Aunque las tupidas cortinas, como centinelas vigilantes, cerraban el
paso al frío; aunque las lámparas ardían claras y apacibles, derramando
bienestar, y la leña de la chimenea, al consumirse, difundía por el
aposento acariciadores efluvios cálidos; aunque en la cocina se disponía
una exquisita cena, llamada a unir los primores serios de la moderna
gastronomía con las risueñas e ingenuas golosinas tradicionales, como la
sopa de almendra y la compota; aunque esperaba a su marido para
saborearlas en paz y en gracia de Dios, con la sensación adormecida de
una tibia felicidad añeja, de una serie de Navidades todas
parecidísimas, la marquesa iba advirtiendo predisposición a
entristecerse; casi, casi a llorar. ¡Como que ya tenía un velo
cristalino ante los ojos!
Era la espina, la antigua espina de la juventud, que volvía a
hincarse, aguda y recia, en la carne viva del corazón; era la necesidad,
mejor dicho, el hambre de amor, de ternura, de delirio, de abnegación
absoluta, de sufrimiento, reapareciendo una vez más para envenenar las
últimas horas de la existencia, como había envenenado las primeras.
Para los que no ven sino por fuera y no penetran en las almas, la
marquesa era lo que se llama una mujer venturosa.
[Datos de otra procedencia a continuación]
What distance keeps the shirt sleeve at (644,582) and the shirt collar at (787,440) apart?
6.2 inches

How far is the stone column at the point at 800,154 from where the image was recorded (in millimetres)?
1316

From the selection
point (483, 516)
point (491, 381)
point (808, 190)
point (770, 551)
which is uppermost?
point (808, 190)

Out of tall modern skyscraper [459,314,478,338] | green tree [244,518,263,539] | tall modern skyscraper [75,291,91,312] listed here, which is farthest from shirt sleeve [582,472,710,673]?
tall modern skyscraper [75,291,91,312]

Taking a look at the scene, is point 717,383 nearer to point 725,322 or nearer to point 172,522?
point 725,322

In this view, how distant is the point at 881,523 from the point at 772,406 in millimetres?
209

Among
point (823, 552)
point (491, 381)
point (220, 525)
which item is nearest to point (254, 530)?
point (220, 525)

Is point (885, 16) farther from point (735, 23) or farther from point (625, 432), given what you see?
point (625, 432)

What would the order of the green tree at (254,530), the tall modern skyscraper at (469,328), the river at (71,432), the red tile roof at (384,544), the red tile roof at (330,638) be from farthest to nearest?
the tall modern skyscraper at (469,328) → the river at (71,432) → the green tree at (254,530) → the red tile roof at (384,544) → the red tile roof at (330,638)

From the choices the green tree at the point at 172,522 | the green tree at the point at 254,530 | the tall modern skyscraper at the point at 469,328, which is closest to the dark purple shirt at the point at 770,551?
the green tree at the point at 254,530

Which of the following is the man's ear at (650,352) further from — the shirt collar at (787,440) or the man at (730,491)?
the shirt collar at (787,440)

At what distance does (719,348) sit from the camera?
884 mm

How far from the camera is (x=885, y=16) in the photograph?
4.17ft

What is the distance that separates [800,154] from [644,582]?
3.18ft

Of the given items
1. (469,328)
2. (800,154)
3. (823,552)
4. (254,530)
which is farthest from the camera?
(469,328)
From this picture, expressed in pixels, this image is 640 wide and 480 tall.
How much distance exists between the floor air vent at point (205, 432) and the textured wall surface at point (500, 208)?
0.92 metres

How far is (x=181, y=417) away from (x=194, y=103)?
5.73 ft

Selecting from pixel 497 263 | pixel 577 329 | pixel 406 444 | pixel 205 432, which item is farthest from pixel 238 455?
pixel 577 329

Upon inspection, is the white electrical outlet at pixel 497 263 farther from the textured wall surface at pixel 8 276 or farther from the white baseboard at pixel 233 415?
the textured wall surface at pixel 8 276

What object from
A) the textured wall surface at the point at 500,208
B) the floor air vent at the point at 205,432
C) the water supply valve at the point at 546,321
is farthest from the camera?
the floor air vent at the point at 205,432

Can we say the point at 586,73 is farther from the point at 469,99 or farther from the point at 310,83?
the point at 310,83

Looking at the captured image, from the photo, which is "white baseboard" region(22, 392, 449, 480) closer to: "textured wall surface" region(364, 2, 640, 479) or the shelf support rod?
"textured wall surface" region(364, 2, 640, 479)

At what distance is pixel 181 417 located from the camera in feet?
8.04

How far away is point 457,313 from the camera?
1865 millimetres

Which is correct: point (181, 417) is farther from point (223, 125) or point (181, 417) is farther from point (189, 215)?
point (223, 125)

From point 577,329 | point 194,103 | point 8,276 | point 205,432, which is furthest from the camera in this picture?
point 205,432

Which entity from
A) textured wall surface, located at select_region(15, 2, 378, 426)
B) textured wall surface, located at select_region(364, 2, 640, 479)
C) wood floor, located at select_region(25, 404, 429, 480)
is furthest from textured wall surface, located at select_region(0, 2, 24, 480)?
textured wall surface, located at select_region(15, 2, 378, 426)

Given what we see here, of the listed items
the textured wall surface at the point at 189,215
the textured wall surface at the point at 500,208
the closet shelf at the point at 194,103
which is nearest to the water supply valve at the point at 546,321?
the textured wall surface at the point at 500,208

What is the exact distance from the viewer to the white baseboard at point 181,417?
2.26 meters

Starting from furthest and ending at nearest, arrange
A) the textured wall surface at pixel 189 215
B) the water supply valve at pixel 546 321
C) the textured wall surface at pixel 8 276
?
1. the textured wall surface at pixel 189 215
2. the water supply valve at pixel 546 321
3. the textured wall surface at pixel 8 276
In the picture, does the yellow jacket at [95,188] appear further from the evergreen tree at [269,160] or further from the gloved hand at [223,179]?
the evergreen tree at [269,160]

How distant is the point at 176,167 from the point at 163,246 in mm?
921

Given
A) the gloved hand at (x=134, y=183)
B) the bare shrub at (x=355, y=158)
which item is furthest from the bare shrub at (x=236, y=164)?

Su marido la quería
con cariño sereno y perseverante, y había sido, al par que inteligente
administrador de la hacienda común, afectuoso cumplidor de los más
pequeños gustos y deseos de su esposa...
Sin embargo, sentíase defraudada la marquesa, sin que pudiera
quejarse del fraude en voz alta. ¡Cuántas veces, desvelada en el lecho
conyugal, había prorrumpido en sollozos, que despertaban al esposo
dormido y le dictaban la pregunta de todos los ciegos morales!:
«Hija..., pero ¿qué tienes? ¿Te duele algo? ¿Estás enferma?¿Quieres el
agua de azahar?» para obtener la respuesta infalible: «No tengo nada...
los nervios, hijo... Sí, tomaré unas gotitas.»